At higher speeds, the A4 displays excellent straight line stability with a predictable amount of roll. With a steering that’s light and precise, it seems eager to change directions, but a little more steering feedback would have made this saloon more involving to drive. The Comfort and Dynamic modes for the steering response hardly help in this regard as it just weighs up slightly more in Dynamic. On the braking front, the A4 retains impeccable composure under harsh and panic braking situations which ultimately inspires a lot of confidence.
Why should I buy one?
Unlike the petrol version, the diesel A4 makes a strong case for itself thanks to the inclusion of a performance oriented and refined powertrain. What also goes in this saloon’s favour is the well-designed rear seat which makes it a good chauffeur driven car. Moreover, it is well priced, and has got sorted dynamics. It also benefits from impressive cabin insulation, superb brakes, long distance capability, the luxurious feel from well-designed and premium interiors, and that spectacular Audi Virtual Cockpit.
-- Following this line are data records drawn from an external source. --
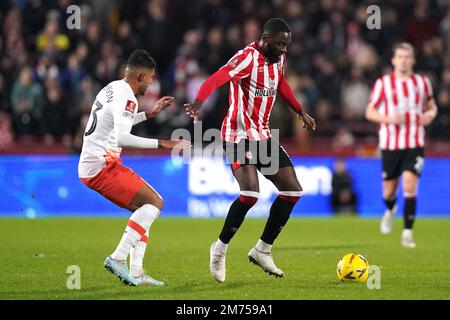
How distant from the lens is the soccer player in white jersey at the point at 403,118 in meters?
12.7

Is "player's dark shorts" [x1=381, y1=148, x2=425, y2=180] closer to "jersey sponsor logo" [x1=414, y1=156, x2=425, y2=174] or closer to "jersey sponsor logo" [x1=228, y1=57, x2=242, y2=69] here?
"jersey sponsor logo" [x1=414, y1=156, x2=425, y2=174]

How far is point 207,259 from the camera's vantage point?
1057 cm

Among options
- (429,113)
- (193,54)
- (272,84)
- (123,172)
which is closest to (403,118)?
(429,113)

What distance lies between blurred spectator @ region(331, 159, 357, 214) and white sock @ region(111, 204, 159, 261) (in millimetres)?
9348

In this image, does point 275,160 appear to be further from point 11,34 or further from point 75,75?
point 11,34

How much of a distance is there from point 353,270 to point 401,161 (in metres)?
4.71

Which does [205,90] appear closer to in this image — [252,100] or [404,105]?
[252,100]

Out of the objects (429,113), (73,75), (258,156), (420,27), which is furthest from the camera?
(420,27)

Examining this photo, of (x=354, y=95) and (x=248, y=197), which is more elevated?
(x=354, y=95)

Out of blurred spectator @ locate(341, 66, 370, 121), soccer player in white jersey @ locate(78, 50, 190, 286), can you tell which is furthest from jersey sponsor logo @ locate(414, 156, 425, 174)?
blurred spectator @ locate(341, 66, 370, 121)

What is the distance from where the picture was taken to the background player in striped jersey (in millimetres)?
8703

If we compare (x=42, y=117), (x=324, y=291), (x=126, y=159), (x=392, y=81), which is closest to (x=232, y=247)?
(x=392, y=81)
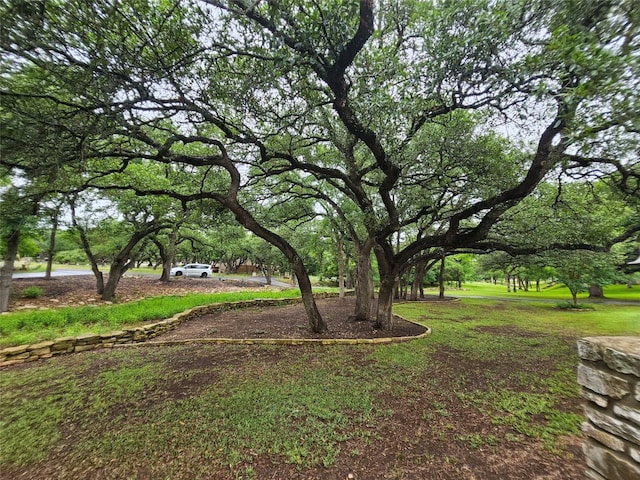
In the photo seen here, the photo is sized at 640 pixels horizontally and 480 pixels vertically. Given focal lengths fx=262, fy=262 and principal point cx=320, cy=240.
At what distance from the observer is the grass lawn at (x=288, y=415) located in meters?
2.34

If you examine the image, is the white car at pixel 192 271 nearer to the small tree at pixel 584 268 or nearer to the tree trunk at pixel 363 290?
the tree trunk at pixel 363 290

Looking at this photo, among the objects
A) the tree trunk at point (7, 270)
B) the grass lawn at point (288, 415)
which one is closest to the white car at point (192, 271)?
the tree trunk at point (7, 270)

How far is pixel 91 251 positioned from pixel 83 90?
10458mm

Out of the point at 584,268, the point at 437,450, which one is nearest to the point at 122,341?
the point at 437,450

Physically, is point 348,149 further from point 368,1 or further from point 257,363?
point 257,363

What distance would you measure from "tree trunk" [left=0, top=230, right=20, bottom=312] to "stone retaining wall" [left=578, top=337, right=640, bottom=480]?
1125 cm

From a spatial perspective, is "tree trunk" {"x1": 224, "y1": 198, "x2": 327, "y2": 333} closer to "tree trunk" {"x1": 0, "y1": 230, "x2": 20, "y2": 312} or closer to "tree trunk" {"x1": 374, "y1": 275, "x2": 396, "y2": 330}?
"tree trunk" {"x1": 374, "y1": 275, "x2": 396, "y2": 330}

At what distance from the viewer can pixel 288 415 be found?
304 centimetres

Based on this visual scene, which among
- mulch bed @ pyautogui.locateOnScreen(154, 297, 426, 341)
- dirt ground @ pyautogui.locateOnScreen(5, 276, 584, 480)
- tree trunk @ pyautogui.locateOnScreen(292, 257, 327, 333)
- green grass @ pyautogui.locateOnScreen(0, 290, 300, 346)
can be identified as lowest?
dirt ground @ pyautogui.locateOnScreen(5, 276, 584, 480)

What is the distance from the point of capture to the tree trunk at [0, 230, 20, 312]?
7082mm

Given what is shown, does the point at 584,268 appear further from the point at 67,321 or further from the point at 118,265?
the point at 118,265

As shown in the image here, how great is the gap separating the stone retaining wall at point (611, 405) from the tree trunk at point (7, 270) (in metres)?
11.2

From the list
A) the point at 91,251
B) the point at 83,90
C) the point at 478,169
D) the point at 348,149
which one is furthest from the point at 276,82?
the point at 91,251

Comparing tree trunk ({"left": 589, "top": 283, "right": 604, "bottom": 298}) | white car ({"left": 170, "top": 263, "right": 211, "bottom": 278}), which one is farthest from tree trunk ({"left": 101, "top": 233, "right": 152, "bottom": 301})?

We had to try very hard to come up with points that go against the A4. The sedate looks and similarity to the earlier A4 may not appeal to everybody’s tastes, and the low speed ride is slightly firm. Also, while the output from the motor in dynamic mode can be jerky, it isn’t exactly exciting to drive either. Nevertheless, we feel that the A4 is an exponential jump from the outgoing model and one of the finer, well-rounded cars to come from Audi’s stable.
Where does it fit in?
Audi’s diesel A4 goes up against the likes of BMW’s 3 Series, the Jaguar XE and the Mercedes C-Class. The A4 35 TDI retails at Rs 42.01 lakh, while the BMW 3 Series ranges from Rs 39.13 lakh to Rs 48.67 lakh, and the Mercedes-Benz C-Class is priced between Rs 41.60 lakh and Rs 47.45 lakh (all ex-showroom Mumbai).